:: Collection entries ::
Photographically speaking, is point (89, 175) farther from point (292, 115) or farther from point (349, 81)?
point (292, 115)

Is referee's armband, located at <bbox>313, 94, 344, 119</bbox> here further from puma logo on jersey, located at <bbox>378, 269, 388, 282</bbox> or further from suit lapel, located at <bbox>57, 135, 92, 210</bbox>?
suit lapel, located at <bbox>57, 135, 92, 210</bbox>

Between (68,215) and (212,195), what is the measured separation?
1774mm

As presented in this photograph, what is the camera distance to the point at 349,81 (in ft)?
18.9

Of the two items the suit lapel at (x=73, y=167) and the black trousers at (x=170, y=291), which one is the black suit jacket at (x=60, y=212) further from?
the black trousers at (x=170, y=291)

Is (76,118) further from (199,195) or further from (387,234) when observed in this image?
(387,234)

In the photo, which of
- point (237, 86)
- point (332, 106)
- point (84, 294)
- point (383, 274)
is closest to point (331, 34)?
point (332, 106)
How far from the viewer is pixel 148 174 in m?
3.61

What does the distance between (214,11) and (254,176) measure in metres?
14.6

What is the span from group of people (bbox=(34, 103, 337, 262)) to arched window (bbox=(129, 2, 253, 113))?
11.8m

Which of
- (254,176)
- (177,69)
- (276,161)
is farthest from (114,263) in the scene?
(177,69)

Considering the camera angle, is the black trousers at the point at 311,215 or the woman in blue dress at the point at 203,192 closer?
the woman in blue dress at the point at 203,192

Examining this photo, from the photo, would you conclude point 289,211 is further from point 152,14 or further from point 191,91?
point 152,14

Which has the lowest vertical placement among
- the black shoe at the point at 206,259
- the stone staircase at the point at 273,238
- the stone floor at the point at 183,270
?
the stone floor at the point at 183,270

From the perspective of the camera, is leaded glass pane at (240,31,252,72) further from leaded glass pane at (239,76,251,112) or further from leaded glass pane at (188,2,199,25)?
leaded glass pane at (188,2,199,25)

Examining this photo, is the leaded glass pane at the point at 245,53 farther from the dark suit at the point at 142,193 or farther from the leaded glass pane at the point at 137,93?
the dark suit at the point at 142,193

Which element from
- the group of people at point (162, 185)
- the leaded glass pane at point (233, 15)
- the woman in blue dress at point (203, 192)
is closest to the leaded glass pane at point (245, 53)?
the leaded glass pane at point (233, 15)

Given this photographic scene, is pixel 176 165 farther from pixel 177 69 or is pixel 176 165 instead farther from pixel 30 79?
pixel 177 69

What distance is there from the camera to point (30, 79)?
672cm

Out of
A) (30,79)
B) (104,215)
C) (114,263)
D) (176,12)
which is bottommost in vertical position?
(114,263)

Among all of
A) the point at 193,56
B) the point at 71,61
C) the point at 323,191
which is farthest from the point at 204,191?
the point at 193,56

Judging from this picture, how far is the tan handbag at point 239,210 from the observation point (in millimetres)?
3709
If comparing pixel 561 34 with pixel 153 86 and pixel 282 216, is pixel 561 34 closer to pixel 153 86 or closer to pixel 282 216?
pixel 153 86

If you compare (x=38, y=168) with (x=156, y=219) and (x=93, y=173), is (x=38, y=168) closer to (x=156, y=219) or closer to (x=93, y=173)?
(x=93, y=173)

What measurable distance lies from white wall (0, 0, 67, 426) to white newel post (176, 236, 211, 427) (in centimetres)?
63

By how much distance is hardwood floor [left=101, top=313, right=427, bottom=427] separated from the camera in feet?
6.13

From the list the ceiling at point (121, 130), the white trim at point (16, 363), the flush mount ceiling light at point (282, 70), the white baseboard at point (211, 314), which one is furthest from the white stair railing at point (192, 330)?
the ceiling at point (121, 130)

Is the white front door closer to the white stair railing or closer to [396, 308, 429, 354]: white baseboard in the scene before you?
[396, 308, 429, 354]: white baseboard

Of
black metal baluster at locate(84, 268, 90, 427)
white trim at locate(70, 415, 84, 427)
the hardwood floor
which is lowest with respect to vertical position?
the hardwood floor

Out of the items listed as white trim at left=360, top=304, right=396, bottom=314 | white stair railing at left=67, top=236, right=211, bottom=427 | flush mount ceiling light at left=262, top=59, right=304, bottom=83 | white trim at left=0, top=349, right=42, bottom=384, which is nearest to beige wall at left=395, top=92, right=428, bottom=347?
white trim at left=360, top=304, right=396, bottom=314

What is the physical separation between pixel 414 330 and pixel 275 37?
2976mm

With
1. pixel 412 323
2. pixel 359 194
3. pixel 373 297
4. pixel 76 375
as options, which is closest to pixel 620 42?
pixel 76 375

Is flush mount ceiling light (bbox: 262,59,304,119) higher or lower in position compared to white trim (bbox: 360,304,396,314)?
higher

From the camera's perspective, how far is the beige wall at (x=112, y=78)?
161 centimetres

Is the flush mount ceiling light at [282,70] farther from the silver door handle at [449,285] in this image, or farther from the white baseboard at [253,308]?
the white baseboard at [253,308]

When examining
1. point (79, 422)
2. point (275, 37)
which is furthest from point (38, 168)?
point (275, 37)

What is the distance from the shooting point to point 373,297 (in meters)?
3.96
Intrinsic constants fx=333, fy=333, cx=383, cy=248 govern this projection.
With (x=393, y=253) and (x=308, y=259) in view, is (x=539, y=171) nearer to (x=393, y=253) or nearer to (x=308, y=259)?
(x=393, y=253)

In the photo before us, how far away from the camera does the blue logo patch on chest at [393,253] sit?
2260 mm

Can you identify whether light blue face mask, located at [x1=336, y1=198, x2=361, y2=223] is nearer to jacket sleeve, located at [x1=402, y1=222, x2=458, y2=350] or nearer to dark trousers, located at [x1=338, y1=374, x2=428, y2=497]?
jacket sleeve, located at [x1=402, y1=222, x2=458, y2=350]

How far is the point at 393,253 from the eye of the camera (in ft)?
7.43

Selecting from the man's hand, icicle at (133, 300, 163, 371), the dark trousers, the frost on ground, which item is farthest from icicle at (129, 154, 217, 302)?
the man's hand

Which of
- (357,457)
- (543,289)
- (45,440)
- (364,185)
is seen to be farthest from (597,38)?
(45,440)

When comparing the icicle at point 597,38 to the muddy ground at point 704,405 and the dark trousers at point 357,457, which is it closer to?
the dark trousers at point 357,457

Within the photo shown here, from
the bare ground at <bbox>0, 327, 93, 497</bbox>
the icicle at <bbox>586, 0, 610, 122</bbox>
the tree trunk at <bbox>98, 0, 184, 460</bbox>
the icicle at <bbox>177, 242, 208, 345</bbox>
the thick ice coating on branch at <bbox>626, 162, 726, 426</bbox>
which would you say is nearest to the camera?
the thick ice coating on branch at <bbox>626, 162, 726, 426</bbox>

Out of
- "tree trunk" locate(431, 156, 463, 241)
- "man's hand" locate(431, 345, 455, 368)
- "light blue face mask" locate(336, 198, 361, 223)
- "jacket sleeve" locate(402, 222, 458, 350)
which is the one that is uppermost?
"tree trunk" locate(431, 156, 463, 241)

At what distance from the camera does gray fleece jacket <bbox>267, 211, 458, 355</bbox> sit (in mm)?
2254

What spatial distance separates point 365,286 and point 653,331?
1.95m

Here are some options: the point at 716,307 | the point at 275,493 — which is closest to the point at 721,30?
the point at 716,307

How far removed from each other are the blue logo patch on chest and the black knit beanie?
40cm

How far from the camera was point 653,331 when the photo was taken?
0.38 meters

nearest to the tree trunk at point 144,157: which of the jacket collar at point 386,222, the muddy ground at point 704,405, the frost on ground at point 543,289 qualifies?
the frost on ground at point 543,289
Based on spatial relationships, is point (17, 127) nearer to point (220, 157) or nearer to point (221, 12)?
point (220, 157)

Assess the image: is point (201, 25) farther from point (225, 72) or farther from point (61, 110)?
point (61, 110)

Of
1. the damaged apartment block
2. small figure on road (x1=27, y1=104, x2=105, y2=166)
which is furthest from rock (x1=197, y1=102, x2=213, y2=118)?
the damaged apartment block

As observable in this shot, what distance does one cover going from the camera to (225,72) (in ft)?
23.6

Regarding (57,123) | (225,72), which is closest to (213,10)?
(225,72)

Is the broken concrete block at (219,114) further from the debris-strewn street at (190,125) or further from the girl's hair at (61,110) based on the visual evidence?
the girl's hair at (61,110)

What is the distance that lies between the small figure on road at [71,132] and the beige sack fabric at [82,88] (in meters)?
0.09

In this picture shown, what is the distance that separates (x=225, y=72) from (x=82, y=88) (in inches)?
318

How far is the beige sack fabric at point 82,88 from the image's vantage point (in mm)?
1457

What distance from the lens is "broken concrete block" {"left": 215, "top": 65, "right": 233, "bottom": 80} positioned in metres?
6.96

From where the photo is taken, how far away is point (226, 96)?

:: Problem ::
Copy the material above word for word, starting with the line that contains "How far is the beige sack" and going on through the last line.

:: Answer to this task ::
How far is the beige sack fabric at point 82,88 from the image's vantage point (in mm)?
1457

What distance from the lens is "broken concrete block" {"left": 215, "top": 65, "right": 233, "bottom": 80} positioned in metres?
6.96

From where the photo is taken, how far away is point (226, 96)?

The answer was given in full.